[[ Material provided, beginning ]]
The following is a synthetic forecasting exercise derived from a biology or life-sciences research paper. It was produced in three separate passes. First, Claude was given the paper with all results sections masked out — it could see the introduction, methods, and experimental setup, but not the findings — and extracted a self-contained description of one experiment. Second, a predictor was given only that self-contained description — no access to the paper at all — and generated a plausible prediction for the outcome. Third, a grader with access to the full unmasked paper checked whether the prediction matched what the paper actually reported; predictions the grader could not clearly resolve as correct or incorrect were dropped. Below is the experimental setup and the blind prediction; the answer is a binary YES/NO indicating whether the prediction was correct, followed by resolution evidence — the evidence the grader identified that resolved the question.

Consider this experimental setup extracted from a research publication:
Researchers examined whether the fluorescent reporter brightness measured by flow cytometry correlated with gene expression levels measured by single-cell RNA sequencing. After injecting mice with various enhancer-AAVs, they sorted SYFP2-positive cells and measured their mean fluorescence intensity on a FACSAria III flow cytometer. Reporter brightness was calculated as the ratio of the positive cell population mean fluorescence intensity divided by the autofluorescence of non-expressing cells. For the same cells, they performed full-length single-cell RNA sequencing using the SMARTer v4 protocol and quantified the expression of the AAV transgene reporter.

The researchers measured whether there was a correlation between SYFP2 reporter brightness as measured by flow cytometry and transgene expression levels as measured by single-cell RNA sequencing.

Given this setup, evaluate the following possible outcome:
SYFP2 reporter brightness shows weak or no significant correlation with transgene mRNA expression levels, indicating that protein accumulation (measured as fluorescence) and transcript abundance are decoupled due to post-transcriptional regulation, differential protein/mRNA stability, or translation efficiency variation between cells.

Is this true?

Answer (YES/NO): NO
[[ Material provided, end ]]
--- Aim of the exercise ---
Word for word, repeat the line holding "Given this setup, evaluate" and all lines after it through the end of the entries above.

--- Answer for this exercise ---
Given this setup, evaluate the following possible outcome:
SYFP2 reporter brightness shows weak or no significant correlation with transgene mRNA expression levels, indicating that protein accumulation (measured as fluorescence) and transcript abundance are decoupled due to post-transcriptional regulation, differential protein/mRNA stability, or translation efficiency variation between cells.

Is this true?

Answer (YES/NO): NO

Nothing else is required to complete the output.